Task statement: Word for word, transcribe the listing that follows, minus any pictures.

Information provided:
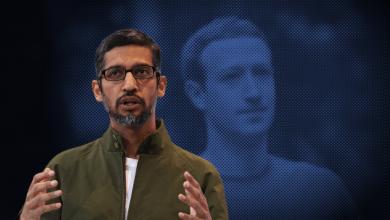 Photo of Facebook habló de privacidad, Google realmente lo construyó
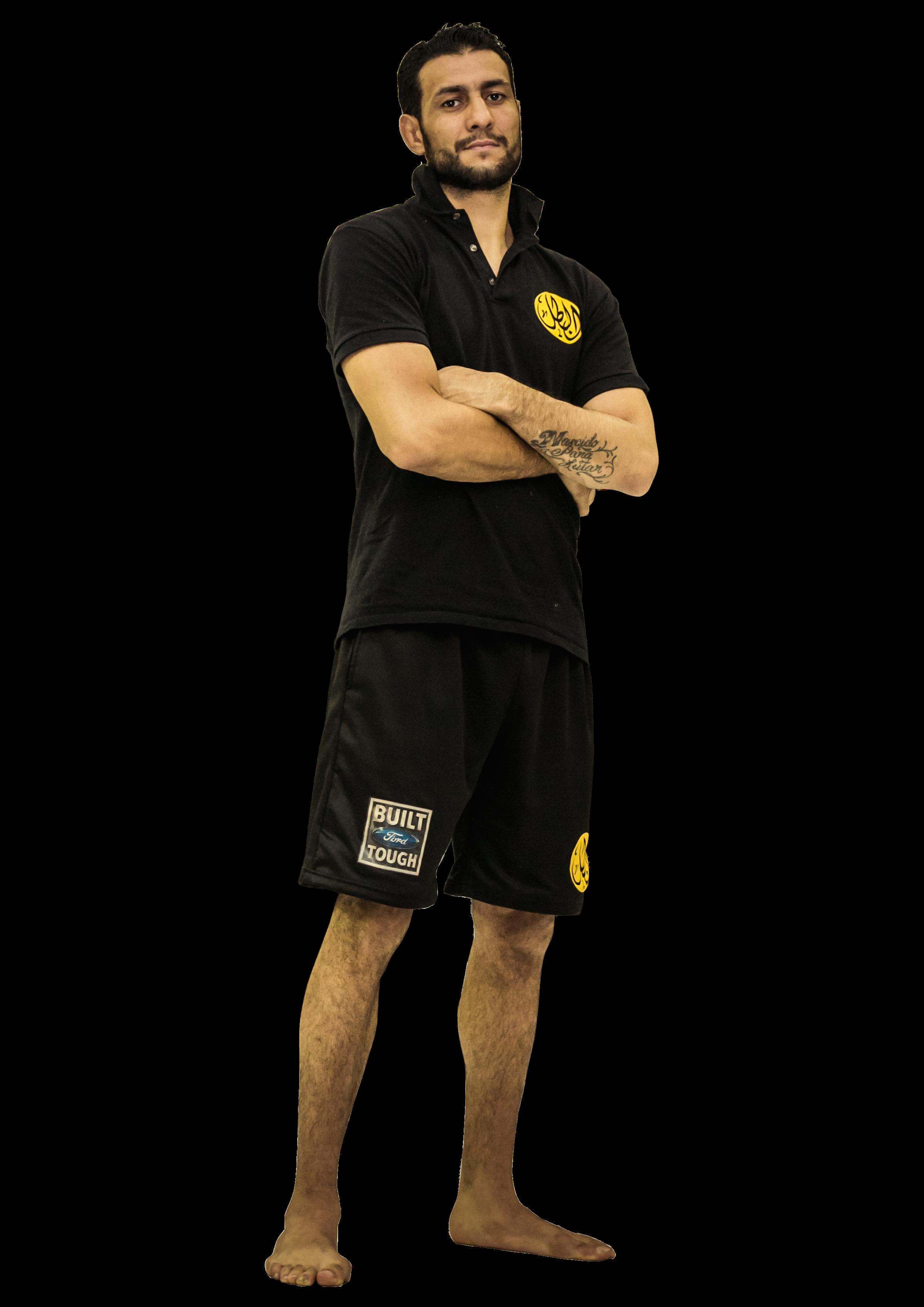 CoachMehdiBaghdad.jpg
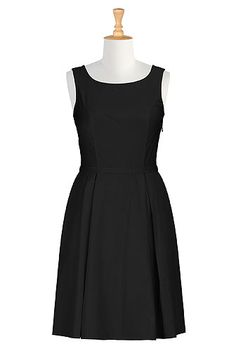 I <3 this Retro style poplin dress from eShakti  -  classic, conservative, basic, black, box pleats, check out the entire site, nice clothes with tailoring available, decent prices, fast service, very large size range.        lj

Solution for this problem:
 Photo of Facebook habló de privacidad, Google realmente lo construyó
 CoachMehdiBaghdad.jpg
 I <3 this Retro style poplin dress from eShakti  -  classic, conservative, basic, black, box pleats, check out the entire site, nice clothes with tailoring available, decent prices, fast service, very large size range.        lj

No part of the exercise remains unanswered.